● Do this:
Print each line of the listing once more, precisely as given.

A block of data
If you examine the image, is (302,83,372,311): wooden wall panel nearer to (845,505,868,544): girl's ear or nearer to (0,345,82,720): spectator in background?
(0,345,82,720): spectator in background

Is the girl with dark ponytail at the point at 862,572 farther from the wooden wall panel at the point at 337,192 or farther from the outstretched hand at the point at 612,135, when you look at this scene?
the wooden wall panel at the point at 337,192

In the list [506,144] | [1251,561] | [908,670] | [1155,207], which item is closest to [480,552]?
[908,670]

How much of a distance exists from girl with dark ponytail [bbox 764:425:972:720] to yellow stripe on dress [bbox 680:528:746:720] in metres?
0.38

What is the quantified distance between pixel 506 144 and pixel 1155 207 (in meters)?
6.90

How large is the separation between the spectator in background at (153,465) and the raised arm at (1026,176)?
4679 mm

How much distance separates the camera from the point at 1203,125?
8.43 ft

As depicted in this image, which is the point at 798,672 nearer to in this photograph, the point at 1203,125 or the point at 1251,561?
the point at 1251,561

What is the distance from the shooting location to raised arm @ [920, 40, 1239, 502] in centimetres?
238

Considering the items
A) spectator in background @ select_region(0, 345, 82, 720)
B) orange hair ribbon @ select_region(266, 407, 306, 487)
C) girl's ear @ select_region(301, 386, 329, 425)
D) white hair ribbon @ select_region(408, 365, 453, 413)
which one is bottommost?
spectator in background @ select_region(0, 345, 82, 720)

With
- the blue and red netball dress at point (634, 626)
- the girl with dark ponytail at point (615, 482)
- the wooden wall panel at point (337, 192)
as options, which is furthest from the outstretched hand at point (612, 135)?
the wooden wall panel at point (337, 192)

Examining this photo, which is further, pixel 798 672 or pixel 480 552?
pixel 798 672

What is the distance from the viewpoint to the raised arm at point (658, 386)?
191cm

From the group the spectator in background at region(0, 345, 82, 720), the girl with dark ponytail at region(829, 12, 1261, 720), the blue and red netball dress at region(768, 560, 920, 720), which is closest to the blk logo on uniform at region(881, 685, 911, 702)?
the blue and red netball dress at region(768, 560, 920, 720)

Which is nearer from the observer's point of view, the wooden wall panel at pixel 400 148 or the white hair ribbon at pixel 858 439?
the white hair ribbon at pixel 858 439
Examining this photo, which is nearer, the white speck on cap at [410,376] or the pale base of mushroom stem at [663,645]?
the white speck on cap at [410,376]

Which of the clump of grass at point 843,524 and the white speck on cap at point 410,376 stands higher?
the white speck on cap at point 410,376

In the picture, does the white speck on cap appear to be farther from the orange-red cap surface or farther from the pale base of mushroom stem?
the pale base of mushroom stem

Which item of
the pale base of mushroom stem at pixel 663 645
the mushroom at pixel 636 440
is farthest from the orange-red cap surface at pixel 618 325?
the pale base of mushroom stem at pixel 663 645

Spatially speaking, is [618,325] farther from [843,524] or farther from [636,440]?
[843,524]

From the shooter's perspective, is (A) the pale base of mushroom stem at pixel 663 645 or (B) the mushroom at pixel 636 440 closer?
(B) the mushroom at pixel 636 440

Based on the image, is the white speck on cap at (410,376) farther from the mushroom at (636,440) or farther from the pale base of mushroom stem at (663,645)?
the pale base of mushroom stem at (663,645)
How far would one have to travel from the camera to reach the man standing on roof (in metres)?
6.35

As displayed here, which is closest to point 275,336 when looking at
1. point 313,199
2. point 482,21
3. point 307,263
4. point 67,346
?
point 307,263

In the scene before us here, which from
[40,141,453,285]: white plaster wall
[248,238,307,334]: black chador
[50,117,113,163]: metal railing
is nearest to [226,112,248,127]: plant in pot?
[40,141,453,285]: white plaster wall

● Exercise answer:
If you examine the image, is (302,83,372,311): wooden wall panel nearer to (845,505,868,544): girl's ear or nearer to (0,345,82,720): spectator in background?
(0,345,82,720): spectator in background

Is the girl with dark ponytail at the point at 862,572 farther from the wooden wall panel at the point at 337,192 or farther from the outstretched hand at the point at 612,135, when you look at this scene?
the wooden wall panel at the point at 337,192

In the list [506,144] | [1251,561] | [908,670] | [1155,207], which item is closest to [480,552]?
[908,670]

How much of a distance exists from girl with dark ponytail [bbox 764:425:972:720] to yellow stripe on dress [bbox 680:528:746:720] in metres?
0.38

What is the quantified distance between pixel 506 144 and pixel 1155 207 (in meters)?
6.90

How large is the separation between the spectator in background at (153,465) and the raised arm at (1026,176)?
4679 mm

How much distance separates the camera from the point at 1203,125?
8.43 ft

As depicted in this image, which is the point at 798,672 nearer to in this photograph, the point at 1203,125 or the point at 1251,561?
the point at 1251,561

What is the distance from the shooting location to raised arm @ [920, 40, 1239, 502] in centimetres?
238

Considering the items
A) spectator in background @ select_region(0, 345, 82, 720)
B) orange hair ribbon @ select_region(266, 407, 306, 487)
C) girl's ear @ select_region(301, 386, 329, 425)
D) white hair ribbon @ select_region(408, 365, 453, 413)
which one is bottommost?
spectator in background @ select_region(0, 345, 82, 720)

With
- the blue and red netball dress at point (634, 626)
- the girl with dark ponytail at point (615, 482)
- the wooden wall panel at point (337, 192)
as options, which is furthest from the outstretched hand at point (612, 135)?
the wooden wall panel at point (337, 192)

Examining this photo, which is further, pixel 798 672 or pixel 480 552?
pixel 798 672

What is the distance from the viewpoint to the raised arm at point (658, 386)?
191cm

From the group the spectator in background at region(0, 345, 82, 720), the girl with dark ponytail at region(829, 12, 1261, 720), the blue and red netball dress at region(768, 560, 920, 720), which is closest to the blk logo on uniform at region(881, 685, 911, 702)?
the blue and red netball dress at region(768, 560, 920, 720)

Which is nearer from the observer's point of view, the wooden wall panel at pixel 400 148 or the white hair ribbon at pixel 858 439?
the white hair ribbon at pixel 858 439
Examining this photo, which is nearer, the white speck on cap at [410,376] or the pale base of mushroom stem at [663,645]?
the white speck on cap at [410,376]

Which of the clump of grass at point 843,524 and the white speck on cap at point 410,376 stands higher?
the white speck on cap at point 410,376

In the picture, does the white speck on cap appear to be farther from the orange-red cap surface or farther from the pale base of mushroom stem?
the pale base of mushroom stem

Which item of
the pale base of mushroom stem at pixel 663 645
the mushroom at pixel 636 440
is farthest from the orange-red cap surface at pixel 618 325?
the pale base of mushroom stem at pixel 663 645

Spatially speaking, is [618,325] farther from [843,524] or farther from [636,440]?
[843,524]

From the shooter's perspective, is (A) the pale base of mushroom stem at pixel 663 645 or (B) the mushroom at pixel 636 440 closer?
(B) the mushroom at pixel 636 440

Based on the image, is the white speck on cap at (410,376) farther from the mushroom at (636,440) or farther from the pale base of mushroom stem at (663,645)?
the pale base of mushroom stem at (663,645)
How far would one have to travel from the camera to reach the man standing on roof (in metres)?
6.35

As displayed here, which is closest to point 275,336 when looking at
1. point 313,199
2. point 482,21
3. point 307,263
4. point 67,346
?
point 307,263

In the scene before us here, which from
[40,141,453,285]: white plaster wall
[248,238,307,334]: black chador
[50,117,113,163]: metal railing
is nearest to [226,112,248,127]: plant in pot?
[40,141,453,285]: white plaster wall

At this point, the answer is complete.